++++ Selected text

INTERVAL support (#237)

innobi · Jan 28, 2024 · 5f02bfc · 5f02bfc
1 parent 05d1398
commit 5f02bfc
Show file tree

Hide file tree

Showing 5 changed files with 115 additions and 11 deletions.
diff --git a/CMakeLists.txt b/CMakeLists.txt
@@ -40,7 +40,7 @@ find_package(tableauhyperapi-cxx CONFIG REQUIRED)
 
 FetchContent_Declare(nanoarrow-project
   GIT_REPOSITORY https://github.com/apache/arrow-nanoarrow.git
-  GIT_TAG b3c952a3e21c2b47df85dbede3444f852614a3e2
+  GIT_TAG dab87aaea4c2c05d24b745d58e50726bd0553452
 )
 FetchContent_MakeAvailable(nanoarrow-project)
 

diff --git a/pantab/_reader.py b/pantab/_reader.py
@@ -1,7 +1,7 @@
 import pathlib
 import shutil
 import tempfile
-from typing import Union
+from typing import Literal, Union
 
 import pyarrow as pa
 import tableauhyperapi as tab_api
@@ -15,7 +15,7 @@ def frame_from_hyper_query(
     source: Union[str, pathlib.Path],
     query: str,
     *,
-    return_type="pandas",
+    return_type: Literal["pandas", "polars", "pyarrow"] = "pandas",
 ):
     """See api.rst for documentation."""
     # Call native library to read tuples from result set
@@ -41,7 +41,7 @@ def frame_from_hyper(
     source: Union[str, pathlib.Path],
     *,
     table: TableType,
-    return_type="pandas",
+    return_type: Literal["pandas", "polars", "pyarrow"] = "pandas",
 ):
     """See api.rst for documentation"""
     if isinstance(table, (str, tab_api.Name)) or not table.schema_name:
@@ -53,7 +53,7 @@ def frame_from_hyper(
 
 def frames_from_hyper(
     source: Union[str, pathlib.Path],
-    return_type="pandas",
+    return_type: Literal["pandas", "polars", "pyarrow"] = "pandas",
 ):
     """See api.rst for documentation."""
     result = {}

diff --git a/pantab/src/pantab.cpp b/pantab/src/pantab.cpp
@@ -12,6 +12,9 @@
 #include <nanobind/stl/tuple.h>
 
 #include "datetime.h"
+#include "nanoarrow/array_inline.h"
+#include "nanoarrow/nanoarrow.h"
+#include "nanoarrow/nanoarrow_types.h"
 #include "numpy_datetime.h"

++++++++
++++ Stored rows

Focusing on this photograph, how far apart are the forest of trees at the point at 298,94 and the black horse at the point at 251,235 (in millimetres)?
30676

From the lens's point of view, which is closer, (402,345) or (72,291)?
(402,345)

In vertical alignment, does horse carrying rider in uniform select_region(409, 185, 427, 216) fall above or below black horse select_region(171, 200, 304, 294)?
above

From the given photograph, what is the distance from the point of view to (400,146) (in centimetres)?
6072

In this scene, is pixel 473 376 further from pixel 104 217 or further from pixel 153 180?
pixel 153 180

++++++++

Required actions -
A. Answer from the commit diff:
(i) How many changed files does the commit report?
(ii) Which three values does the new Literal annotation permit for return_type?
(iii) What Git repository URL is declared for nanoarrow-project?
B. In the commit diff, name every function whose return_type parameter is changed to carry a type annotation.
The data were drawn from a different source than the text.

Answers by task -
A.
(i) 5
(ii) "pandas", "polars", "pyarrow"
(iii) https://github.com/apache/arrow-nanoarrow.git

B. frame_from_hyper_query, frame_from_hyper, frames_from_hyper